Secondo il Consiglio di Stato, le delibera del comune di Bardonecchia del 2018 che aggiorna la Pianta organica elenca motivatamente le ragioni che portano a confermare la seconda, con riferimento «non solo al flusso turistico che si incentra in determinati periodi dell’anno, ma anche alle esigenze ordinarie legate all’espansione residenziale del settore ovest dell’abitato».

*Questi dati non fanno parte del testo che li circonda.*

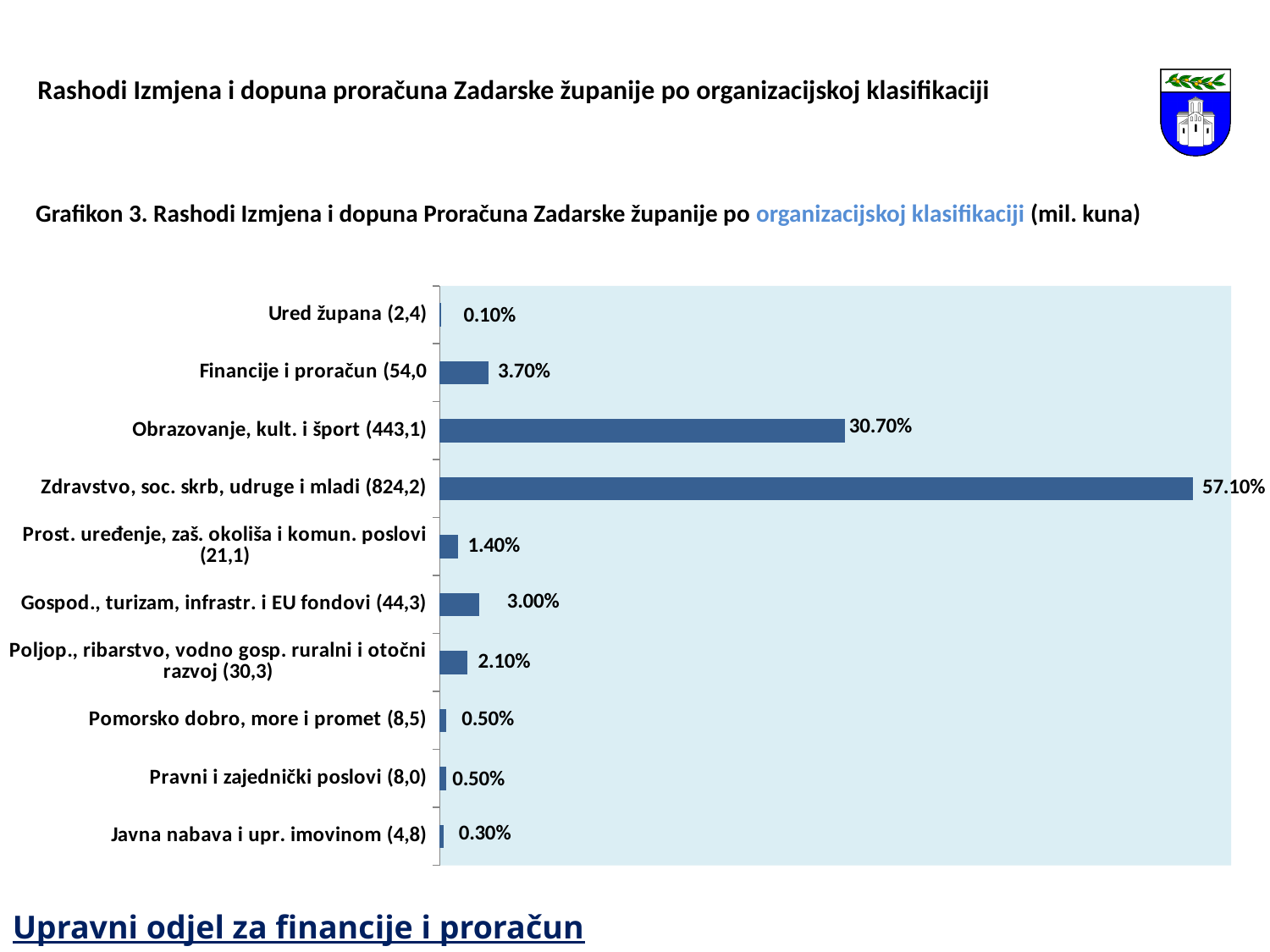
Which category has the lowest value? Ured župana What is the value shown for Javna nabava i upr. imovinom? 0.30% What kind of chart is shown on the slide? bar chart What is the difference between the values for Zdravstvo, soc. skrb, udruge i mladi and Obrazovanje, kult. i šport? 26.40% What is the value shown for Zdravstvo, soc. skrb, udruge i mladi? 57.10% What is the value shown for Financije i proračun? 3.70% Which is larger, the value for Financije i proračun or the value for Gospod., turizam, infrastr. i EU fondovi? Financije i proračun How many categories are plotted in the chart? 10 What is the value shown for Obrazovanje, kult. i šport? 30.70% What is the value shown for Poljop., ribarstvo, vodno gosp. ruralni i otočni razvoj? 2.10% Which category has the highest value? Zdravstvo, soc. skrb, udruge i mladi What unit is stated in parentheses in the chart title (Grafikon 3)? mil. kuna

Non va poi dimenticato, come già detto in apertura, che l’istituto del riassorbimento «trova esclusivamente applicazione per le farmacie urbane, aperte in base al mero criterio della distanza, e non anche alle farmacie rurali istituite in base al criterio topografico». Tale limite, osservano i giudici di appello, «si spiega in ragione della distinzione tra farmacia urbane e in base al criterio discretivo topografico-demografico, per cui sono “rurali” le farmacie situate in “comuni”, “frazioni” o “centri abitativi” con meno di cinquemila abitanti, ovvero in “quartieri periferici” non congiunti, per continuità abitativa, alla città. Sono farmacie urbane quelle situate in comuni o centri abitati con popolazione superiore a 5.000 abitanti, dunque, la mancata previsione legislativa del riassorbimento delle farmacie rurali nella determinazione del numero complessivo delle farmacie stabilito in base alla popolazione trova la propria ratio nella considerazione che le farmacie rurali sono destinate a far fronte a particolari esigenze dell’assistenza farmaceutica locale che prescinde dall’ordinario criterio della popolazione».